Why are DPOs from hospitals so scared of the cloud in 2024?

Being fresh from DMEA this month, I still see a concerning problem for EU digital health companies: hospitals and clinics are (still) reluctant to adopt cloud solutions.
Why are DPOs from hospitals so scared of the cloud in 2024?

Being fresh from DMEA this month, I still see a concerning problem for European digital health companies: hospitals and clinics are (still) reluctant to adopt cloud solutions.

And the implications are plenty: software harder to improve and maintain, higher maintenance bills, and a decrease in competition (it’s way harder to create a company that delivers and maintains software on-premise vs SaaS)

Plus, many times, the DPOs (aka Data Protection Officers) stop projects due to the absence of legal guarantees about the patient's privacy.
So, how do we deal with these challenges? Well, you may find your answer throughout this post!

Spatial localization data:
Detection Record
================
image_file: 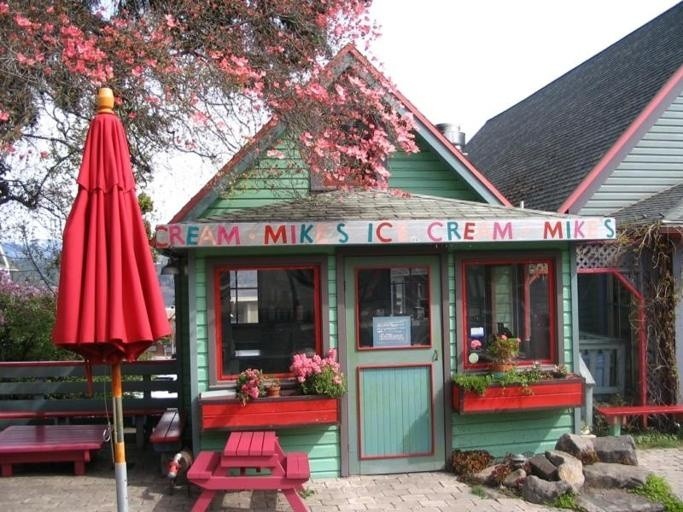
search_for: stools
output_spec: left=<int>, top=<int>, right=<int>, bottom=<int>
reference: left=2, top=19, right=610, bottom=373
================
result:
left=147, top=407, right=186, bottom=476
* * *
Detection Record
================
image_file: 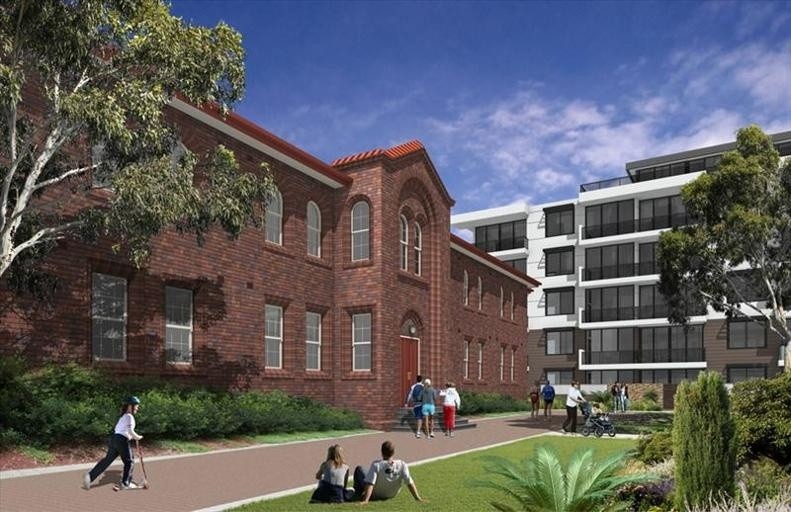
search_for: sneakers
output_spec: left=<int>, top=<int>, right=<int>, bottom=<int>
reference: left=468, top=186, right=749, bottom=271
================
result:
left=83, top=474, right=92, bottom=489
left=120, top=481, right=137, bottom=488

**Task set**
- a) Please rewrite the hospital cloud post between "And the implications" and "the patient's privacy.", inclusive, replacing "competition" with "market rivalry".
- b) In the hospital cloud post, what does the abbreviation DPOs stand for?

**Answers to the exercise**
- a)
And the implications are plenty: software harder to improve and maintain, higher maintenance bills, and a decrease in market rivalry (it’s way harder to create a company that delivers and maintains software on-premise vs SaaS)

Plus, many times, the DPOs (aka Data Protection Officers) stop projects due to the absence of legal guarantees about the patient's privacy.

- b) Data Protection Officers